Last hurrah for Porsche WEC

  The upcoming WEC finale at the Bahrain Inernational Circuit will be the final outing for Champions Porsche WEC squad and its unbeatable 919 Hybrid.

WHen it debut in 2014, the Porsche 919 Hybrid captured four pole positions and the first race win. From 2015 to date, the accolades keep rolling with three consecutive Le Mans outright victories plus three successive manufacturers’ WEC championship titles while Porsche 919 Hybrid drivers have won the drivers’ title on three occasions.

Current WEC Champion Earl Bammer (car no.2) commented about the 919 Hybrid, “Two Le Mans wins and now the championship – there is a lot I can thank Porsche for. It was very special for me to join the Porsche LMP1 program back in 2015. It was one of my first ever tasks as a Porsche works driver when Fritz and Andreas and everyone in the team believed in taking a Carrera Cup driver to Le Mans. That was amazing. I was back in the GT programme in 2016 and then becoming one of the main LMP drivers has been a fantastic year in which I was learning a lot. Stopping now feels difficult because I feel every race weekend we are getting better and better and there is still a lot more performance and a lot more than we can show. The race weekend in Bahrain will be challenging and we will give it our best. It will be very, very special to see two cars in the museum forever having my name on the side. The Porsche 919 Hybrid will always bring back special memories.”
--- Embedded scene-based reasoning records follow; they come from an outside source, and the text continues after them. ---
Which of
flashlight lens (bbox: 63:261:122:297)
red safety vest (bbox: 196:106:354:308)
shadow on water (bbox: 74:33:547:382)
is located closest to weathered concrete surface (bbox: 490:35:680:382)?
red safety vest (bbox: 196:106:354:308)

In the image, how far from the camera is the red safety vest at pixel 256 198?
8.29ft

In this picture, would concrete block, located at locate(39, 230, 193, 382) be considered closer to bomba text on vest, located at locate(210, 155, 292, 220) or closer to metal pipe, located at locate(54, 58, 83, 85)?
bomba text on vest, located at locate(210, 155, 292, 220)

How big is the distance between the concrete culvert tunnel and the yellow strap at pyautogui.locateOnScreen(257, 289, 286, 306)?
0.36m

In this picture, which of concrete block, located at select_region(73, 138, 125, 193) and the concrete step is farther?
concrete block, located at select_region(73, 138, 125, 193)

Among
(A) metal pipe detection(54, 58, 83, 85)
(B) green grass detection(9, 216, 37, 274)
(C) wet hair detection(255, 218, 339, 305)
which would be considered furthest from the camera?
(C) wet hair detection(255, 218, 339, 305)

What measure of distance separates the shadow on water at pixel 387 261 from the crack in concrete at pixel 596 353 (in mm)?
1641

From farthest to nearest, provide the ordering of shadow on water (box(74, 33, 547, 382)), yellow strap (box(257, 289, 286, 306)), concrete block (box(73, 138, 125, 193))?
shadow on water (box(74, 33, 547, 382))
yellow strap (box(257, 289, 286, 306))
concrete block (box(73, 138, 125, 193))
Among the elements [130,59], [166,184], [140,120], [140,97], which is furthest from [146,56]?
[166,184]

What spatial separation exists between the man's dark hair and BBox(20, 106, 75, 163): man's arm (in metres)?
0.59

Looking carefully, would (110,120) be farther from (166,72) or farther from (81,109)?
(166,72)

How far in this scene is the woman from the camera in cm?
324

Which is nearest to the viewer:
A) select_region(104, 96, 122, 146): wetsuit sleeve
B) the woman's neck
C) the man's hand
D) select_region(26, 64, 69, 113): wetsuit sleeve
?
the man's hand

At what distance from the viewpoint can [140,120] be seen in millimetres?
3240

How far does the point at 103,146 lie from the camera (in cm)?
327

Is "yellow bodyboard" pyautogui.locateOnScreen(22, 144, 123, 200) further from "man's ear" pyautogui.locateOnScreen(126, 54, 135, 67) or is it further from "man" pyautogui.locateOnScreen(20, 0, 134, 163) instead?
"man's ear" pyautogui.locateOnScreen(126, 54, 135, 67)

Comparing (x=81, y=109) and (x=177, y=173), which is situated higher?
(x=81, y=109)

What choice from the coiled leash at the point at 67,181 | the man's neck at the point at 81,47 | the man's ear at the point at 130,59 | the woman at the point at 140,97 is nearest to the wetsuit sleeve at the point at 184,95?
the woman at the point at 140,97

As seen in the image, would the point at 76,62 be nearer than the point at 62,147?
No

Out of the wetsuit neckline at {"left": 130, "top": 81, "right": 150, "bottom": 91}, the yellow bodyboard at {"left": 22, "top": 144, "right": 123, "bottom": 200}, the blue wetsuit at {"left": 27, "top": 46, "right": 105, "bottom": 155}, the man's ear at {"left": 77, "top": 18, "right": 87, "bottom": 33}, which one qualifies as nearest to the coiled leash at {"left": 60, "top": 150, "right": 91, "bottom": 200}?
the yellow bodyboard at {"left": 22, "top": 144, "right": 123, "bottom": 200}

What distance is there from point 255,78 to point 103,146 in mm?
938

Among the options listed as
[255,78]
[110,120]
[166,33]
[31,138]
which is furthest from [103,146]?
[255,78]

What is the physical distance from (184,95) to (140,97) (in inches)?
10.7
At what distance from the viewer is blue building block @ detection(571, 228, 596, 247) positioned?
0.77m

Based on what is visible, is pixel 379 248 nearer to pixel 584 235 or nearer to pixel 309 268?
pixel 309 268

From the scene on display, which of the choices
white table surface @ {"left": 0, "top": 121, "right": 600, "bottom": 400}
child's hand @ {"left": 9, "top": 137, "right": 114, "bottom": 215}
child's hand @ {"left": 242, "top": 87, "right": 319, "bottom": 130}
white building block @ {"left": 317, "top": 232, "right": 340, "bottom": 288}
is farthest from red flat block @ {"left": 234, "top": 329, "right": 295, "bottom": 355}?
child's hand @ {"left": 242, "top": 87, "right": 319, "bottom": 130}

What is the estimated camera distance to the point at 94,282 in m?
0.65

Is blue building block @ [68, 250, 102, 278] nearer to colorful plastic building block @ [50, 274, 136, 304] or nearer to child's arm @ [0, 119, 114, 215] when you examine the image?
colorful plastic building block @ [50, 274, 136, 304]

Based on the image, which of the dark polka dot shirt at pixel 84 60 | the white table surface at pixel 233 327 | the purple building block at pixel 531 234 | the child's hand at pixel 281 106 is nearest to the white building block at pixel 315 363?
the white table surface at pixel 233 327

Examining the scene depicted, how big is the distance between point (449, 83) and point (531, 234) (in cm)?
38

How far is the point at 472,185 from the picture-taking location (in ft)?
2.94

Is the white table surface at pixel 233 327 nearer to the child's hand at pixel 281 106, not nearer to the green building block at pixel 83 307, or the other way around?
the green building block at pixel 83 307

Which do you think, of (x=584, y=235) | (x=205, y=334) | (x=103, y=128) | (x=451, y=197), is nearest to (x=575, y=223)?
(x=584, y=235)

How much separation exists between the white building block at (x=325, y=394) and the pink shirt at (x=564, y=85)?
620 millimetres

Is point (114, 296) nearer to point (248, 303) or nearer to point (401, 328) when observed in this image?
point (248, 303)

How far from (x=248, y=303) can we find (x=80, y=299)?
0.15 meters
“The entire team will experience a very emotional weekend in Bahrain. I had similar feelings with Audi last year. But I think this time it will be different for the entire paddock because an era of great competition between extremely cool hybrid sports cars is ending. I will try to enjoy every second and take all the memories with me. I want to contribute with a strong performance for a nice farewell. The Bahrain track layout is not one of my favourites, but I still like driving there. The weather usually is nice in the desert. It is a challenging race for the tyres but I think the 919 is a fast, solid car and we have the potential to win there,” said Andre Lotterer, car no.1 driver.

The Porsche 919 Hybrid develops a system power of around 900 HP (662 kW) that comes from a compact two-liter turbo charged V4-cylinder (nearly 500 HP/368 kW) engine and two different energy recovery systems, brake energy from the front axle combined with exhaust energy. The combustion engine drives the rear axle while the electro motor boosts the front axle with an output of more than 400 HP (294 kW). This way the 919 accelerates with four-wheel drive and at the same time recuperates energy again from the exhaust system that otherwise would pass unused in to the atmosphere. The electrical energy that comes from the front brakes and the exhaust system is temporarily stored in a liquid-cooled lithium ion battery.

In its final six-hour race, the Porsche 919 Hybrid will once again drive from daylight into the night on 18 November in Bahrain. The race will start at in the afternoon. Unlike at Le Mans, the drivers do not race only in the tunnel view of the car’s headlights. 5,000 floodlights illuminate the Formula One circuit until the chequered flag.